Red Cross Month encourages volunteer activity, blood donation
Years can be counted. Timelines can be drawn. But the number of lives affected throughout the history of the American Red Cross is boundless.
For 132 years, the American Red Cross has helped individuals and families prevent, prepare for and respond to emergencies. And each spring since 1942, starting with Franklin Roosevelt, the U.S. President acknowledges the American Red Cross and encourages volunteerism by issuing a proclamation that declares March as Red Cross Month.
“Chances are, wherever you live or wherever you go, you’re likely to encounter someone whose life has been touched by Red Cross services,” said Rodney Wilson, communications manager for the American Red Cross Central Ohio Blood Services Region. “We’re proud to be an organization of people who band together to help their neighbors—be they next door or around the world.”
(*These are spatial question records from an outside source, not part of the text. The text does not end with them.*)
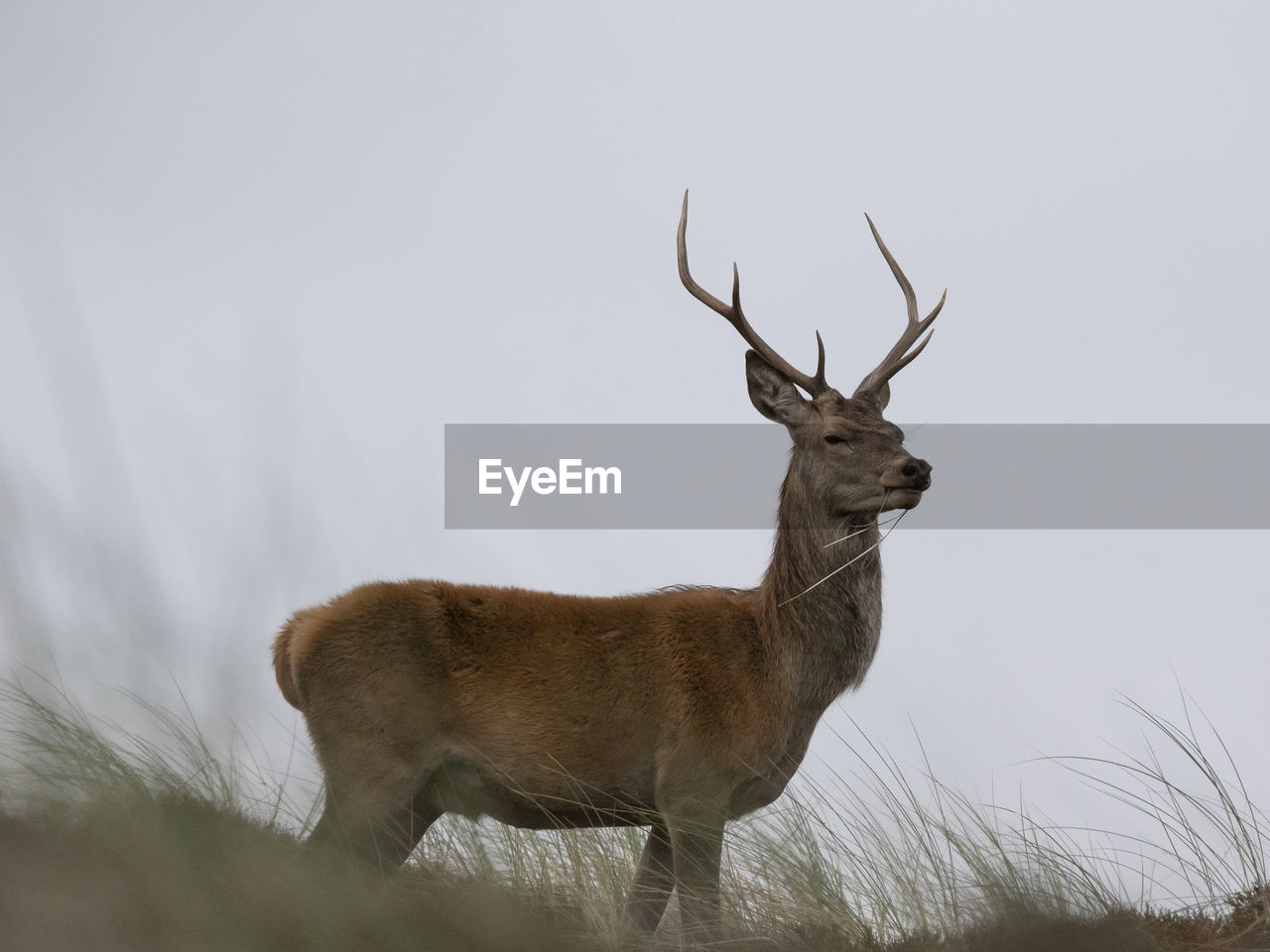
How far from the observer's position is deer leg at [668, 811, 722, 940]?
531cm

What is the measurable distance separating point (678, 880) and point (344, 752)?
1486 millimetres

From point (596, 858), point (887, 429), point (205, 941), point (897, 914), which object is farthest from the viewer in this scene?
point (887, 429)

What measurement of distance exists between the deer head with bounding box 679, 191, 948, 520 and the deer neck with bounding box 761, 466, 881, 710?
0.10 m

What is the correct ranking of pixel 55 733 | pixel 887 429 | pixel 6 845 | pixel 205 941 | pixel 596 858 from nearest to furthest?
1. pixel 205 941
2. pixel 6 845
3. pixel 55 733
4. pixel 596 858
5. pixel 887 429

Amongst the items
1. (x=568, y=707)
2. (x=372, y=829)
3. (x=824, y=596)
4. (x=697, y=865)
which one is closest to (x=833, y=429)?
(x=824, y=596)

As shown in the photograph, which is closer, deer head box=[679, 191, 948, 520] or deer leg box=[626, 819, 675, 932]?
deer leg box=[626, 819, 675, 932]

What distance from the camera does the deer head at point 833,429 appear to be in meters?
6.16

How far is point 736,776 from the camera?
5.73 metres

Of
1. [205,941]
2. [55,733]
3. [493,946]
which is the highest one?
[55,733]

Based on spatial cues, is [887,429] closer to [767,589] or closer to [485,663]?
[767,589]

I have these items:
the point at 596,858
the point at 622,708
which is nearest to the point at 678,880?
the point at 596,858

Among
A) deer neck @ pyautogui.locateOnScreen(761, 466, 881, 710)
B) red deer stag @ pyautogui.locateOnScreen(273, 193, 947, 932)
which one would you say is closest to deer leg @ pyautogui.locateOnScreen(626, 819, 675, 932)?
red deer stag @ pyautogui.locateOnScreen(273, 193, 947, 932)

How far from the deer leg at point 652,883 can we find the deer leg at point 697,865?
0.12m

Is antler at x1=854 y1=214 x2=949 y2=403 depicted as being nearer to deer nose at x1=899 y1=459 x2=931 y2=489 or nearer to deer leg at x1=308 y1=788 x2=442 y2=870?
deer nose at x1=899 y1=459 x2=931 y2=489
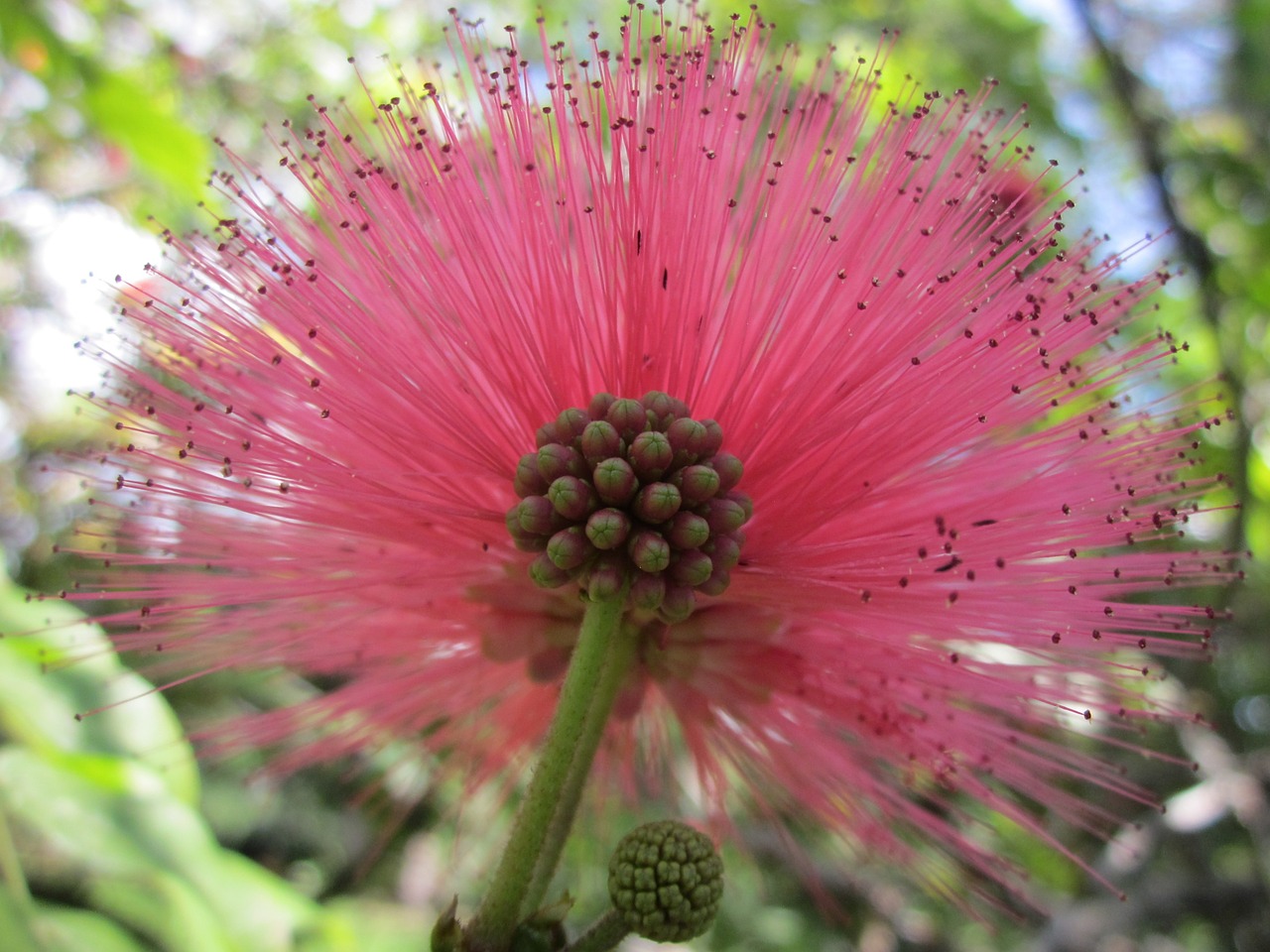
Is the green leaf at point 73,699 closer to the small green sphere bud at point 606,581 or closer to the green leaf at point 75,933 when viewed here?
the green leaf at point 75,933

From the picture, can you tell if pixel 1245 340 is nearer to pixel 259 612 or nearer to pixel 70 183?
pixel 259 612

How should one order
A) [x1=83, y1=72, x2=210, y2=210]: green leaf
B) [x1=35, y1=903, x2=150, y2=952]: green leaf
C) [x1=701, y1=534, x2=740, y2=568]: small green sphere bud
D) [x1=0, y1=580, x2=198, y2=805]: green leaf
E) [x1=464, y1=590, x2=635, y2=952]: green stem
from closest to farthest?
[x1=464, y1=590, x2=635, y2=952]: green stem → [x1=701, y1=534, x2=740, y2=568]: small green sphere bud → [x1=35, y1=903, x2=150, y2=952]: green leaf → [x1=0, y1=580, x2=198, y2=805]: green leaf → [x1=83, y1=72, x2=210, y2=210]: green leaf

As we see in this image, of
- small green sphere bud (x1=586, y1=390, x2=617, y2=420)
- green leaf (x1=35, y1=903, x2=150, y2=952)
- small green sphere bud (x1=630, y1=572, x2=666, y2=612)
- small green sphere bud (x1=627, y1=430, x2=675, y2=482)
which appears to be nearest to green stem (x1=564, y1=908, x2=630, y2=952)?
small green sphere bud (x1=630, y1=572, x2=666, y2=612)

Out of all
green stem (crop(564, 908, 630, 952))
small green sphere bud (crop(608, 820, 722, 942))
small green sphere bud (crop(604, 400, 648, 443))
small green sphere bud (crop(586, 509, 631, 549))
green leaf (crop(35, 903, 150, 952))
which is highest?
small green sphere bud (crop(604, 400, 648, 443))

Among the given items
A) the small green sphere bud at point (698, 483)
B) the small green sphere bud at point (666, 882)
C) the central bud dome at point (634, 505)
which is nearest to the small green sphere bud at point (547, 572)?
the central bud dome at point (634, 505)

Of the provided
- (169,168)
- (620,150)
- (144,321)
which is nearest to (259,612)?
(144,321)

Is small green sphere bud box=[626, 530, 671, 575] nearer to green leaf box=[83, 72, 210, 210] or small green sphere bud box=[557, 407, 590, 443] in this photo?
small green sphere bud box=[557, 407, 590, 443]

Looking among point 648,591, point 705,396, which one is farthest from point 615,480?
point 705,396
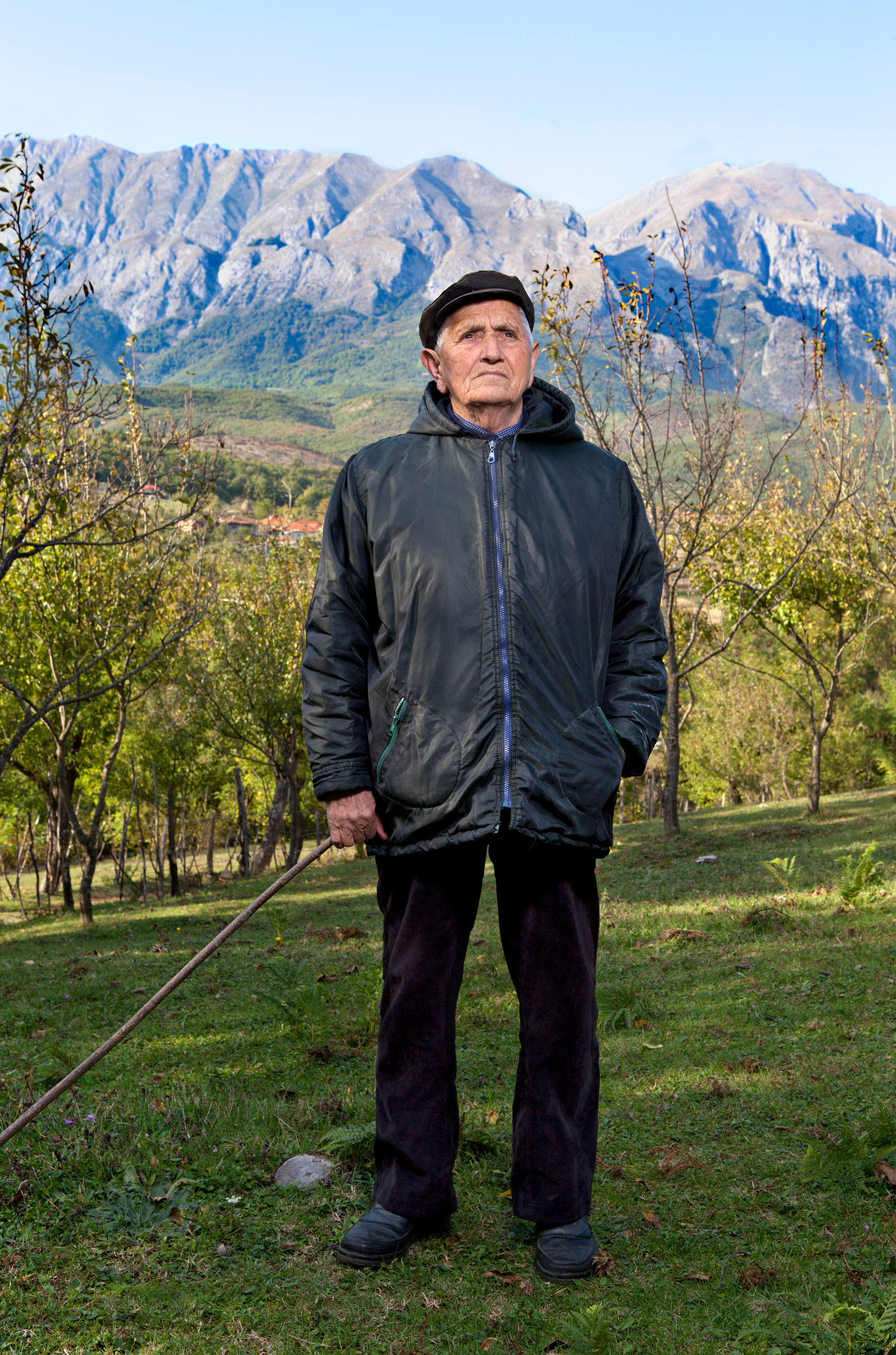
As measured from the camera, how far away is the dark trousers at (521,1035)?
2789mm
Red Cross officials say it’s easy to get involved in helping to effect change in your community. Volunteers can give blood, donate their time and talents, or make financial contributions. Nationwide, more than 500,000 volunteers make a difference through Red Cross services like blood donations, disaster relief, health and safety training, support to military members and families and international aid.
Locally, the Red Cross blood program supports patients at 41 hospitals across 27 counties. Every two seconds someone needs a blood transfusion. Donated blood helps accident victims, premature infants, those being treated for cancers or blood disorders, and help make routine surgeries possible.
“Whatever way you give – be it through blood donation, volunteerism or financial contribution – you’ll feel good knowing you’re helping to change lives,” said Wilson. “Without people like you, there would be no American Red Cross.”